AbstractThis paper provides evidence that China's system of tax revenue sharing is an important explanation for differences in the rate of sewage treatment plant construction among its cities. As a result of the 1994 tax reform, Chinese cities retained different shares of their value-added tax (VAT). Exploiting the persistence of this sharing system, we use the VAT share in 1995 as an instrument for the present fiscal incentives. We find that a 10 percentage point increase in the VAT sharing rate resulted in a 13.8% increase in the construction of sewage treatment capacity.

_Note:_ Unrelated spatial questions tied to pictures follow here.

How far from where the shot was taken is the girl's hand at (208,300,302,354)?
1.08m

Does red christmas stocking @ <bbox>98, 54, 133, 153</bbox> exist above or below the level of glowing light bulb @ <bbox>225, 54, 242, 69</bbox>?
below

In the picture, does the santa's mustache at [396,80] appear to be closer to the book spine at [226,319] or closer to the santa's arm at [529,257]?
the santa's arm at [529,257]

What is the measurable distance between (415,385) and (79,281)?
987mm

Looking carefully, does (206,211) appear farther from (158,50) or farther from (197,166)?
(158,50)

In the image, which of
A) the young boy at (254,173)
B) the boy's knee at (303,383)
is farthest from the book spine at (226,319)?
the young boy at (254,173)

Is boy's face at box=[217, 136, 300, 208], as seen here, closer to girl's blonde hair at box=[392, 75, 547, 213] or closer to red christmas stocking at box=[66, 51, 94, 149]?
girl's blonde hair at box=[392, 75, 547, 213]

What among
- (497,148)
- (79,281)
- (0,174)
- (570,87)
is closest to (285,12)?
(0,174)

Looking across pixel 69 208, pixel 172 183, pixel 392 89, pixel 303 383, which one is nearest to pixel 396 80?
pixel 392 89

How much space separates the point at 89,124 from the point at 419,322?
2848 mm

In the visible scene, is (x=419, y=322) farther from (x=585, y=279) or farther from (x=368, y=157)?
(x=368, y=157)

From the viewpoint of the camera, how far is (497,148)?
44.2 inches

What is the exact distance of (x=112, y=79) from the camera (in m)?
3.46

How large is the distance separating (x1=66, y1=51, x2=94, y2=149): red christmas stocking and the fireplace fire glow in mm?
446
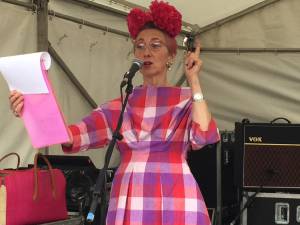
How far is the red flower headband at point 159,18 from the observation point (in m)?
1.45

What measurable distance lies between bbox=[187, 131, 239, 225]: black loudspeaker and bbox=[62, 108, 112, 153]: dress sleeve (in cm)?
139

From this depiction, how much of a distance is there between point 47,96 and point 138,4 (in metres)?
1.68

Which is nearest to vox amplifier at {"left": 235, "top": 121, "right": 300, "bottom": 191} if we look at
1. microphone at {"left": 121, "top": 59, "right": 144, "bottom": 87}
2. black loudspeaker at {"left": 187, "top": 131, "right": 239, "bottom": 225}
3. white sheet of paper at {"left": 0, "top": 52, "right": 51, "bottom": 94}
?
black loudspeaker at {"left": 187, "top": 131, "right": 239, "bottom": 225}

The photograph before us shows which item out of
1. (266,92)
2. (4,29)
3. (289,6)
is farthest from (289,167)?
(4,29)

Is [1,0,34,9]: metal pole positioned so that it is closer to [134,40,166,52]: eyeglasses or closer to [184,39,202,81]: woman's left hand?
[134,40,166,52]: eyeglasses

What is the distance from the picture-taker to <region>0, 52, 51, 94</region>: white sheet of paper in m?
1.23

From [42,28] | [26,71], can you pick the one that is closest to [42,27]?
[42,28]

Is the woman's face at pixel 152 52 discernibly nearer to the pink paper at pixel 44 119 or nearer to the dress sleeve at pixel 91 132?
the dress sleeve at pixel 91 132

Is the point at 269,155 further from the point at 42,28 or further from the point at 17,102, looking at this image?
the point at 17,102

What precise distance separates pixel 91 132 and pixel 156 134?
0.65 feet

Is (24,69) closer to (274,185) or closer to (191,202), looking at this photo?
(191,202)

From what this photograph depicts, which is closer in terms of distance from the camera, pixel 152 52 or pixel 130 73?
pixel 130 73

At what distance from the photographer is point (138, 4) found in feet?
9.20

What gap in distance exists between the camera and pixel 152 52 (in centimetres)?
144
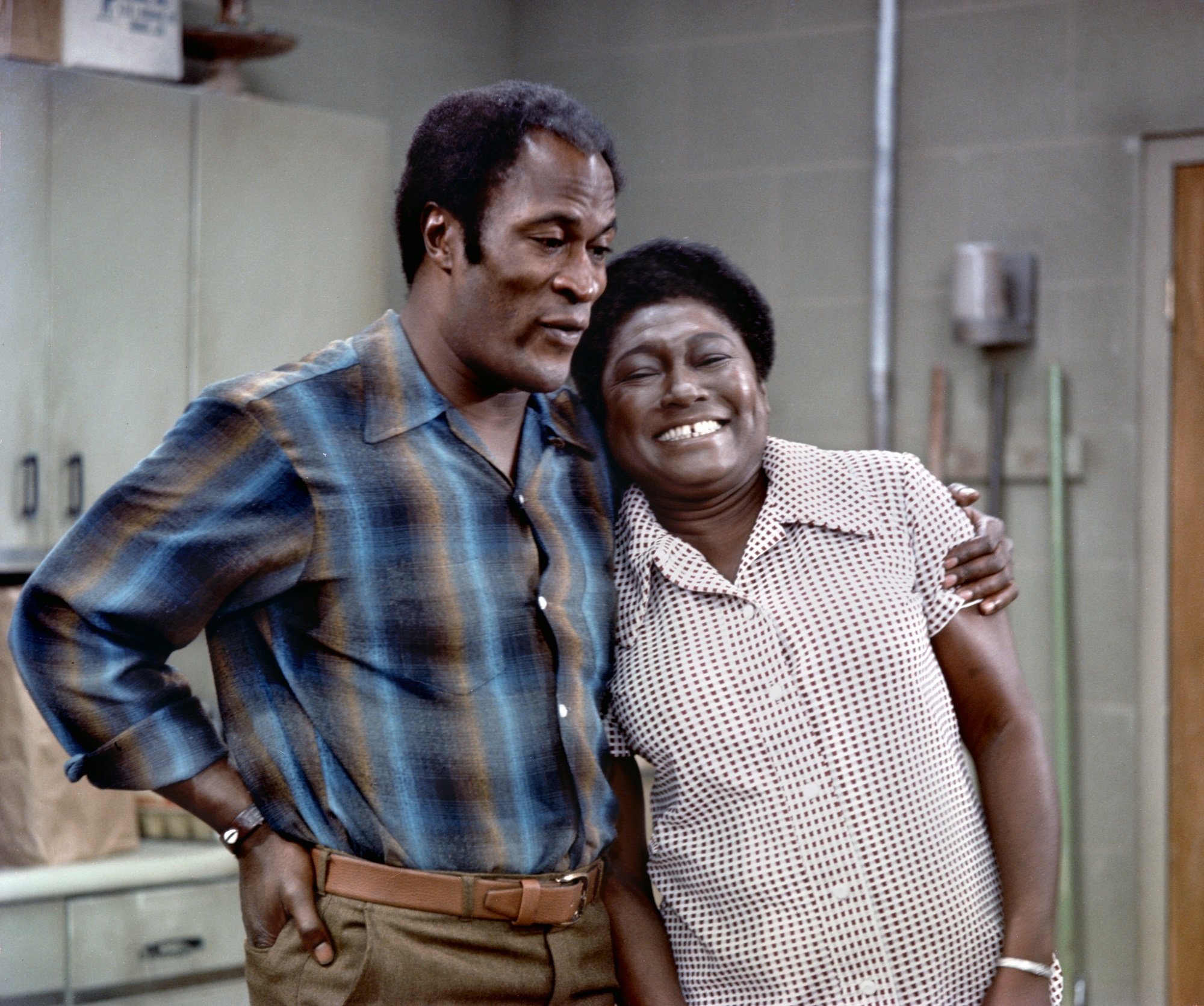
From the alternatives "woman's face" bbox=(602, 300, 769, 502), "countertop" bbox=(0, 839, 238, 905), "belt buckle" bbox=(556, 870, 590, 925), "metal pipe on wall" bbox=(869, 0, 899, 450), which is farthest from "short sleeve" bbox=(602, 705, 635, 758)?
"metal pipe on wall" bbox=(869, 0, 899, 450)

This result suggests that fiscal incentives can play an important role in the provision of pollution-reducing infrastructure.
China relies considerably on surface water, but water in the majority of the country’s rivers is not fit for consumption—and the health impacts from water pollution are costly. Yet the construction of sewage treatment facilities varies dramatically throughout China. Some cities have constructed many plants, while others have not.
According to research by RFF Fellow Anthony Liu and coauthor Junjie Zhang, fiscal incentives—specifically, China’s tax sharing system—have a key role to play in the provision of sewage treatment infrastructure. In a new RFF discussion paper, “Environmental Infrastructure in China and Fiscal Incentives,” they note:
“Under China's tax sharing system, some cities are allowed to keep high shares of their value-added tax (VAT), while others keep relatively small shares. Since the VAT is levied on industrial activity, we hypothesize that cities that received relatively high shares were incentivized to direct financial resources toward activities that directly boosted the industrial tax base. One attractive form of investment is the construction of additional infrastructure in the form of sewage treatment capacity. Government officials in China widely believe that providing infrastructure is an important strategy to attract new industrial businesses and expand their tax base.”
Liu and Zhang’s method sheds new light on China’s system of city-level fiscal incentives, tying them to city-level outcomes. They find that cities react to higher value-added tax (VAT) sharing ratios by expanding sewage treatment capacity. During 2002 to 2008, a 10 percentage point increase in the VAT sharing ratio translated to 13.8 percent more growth in sewage treatment capacity.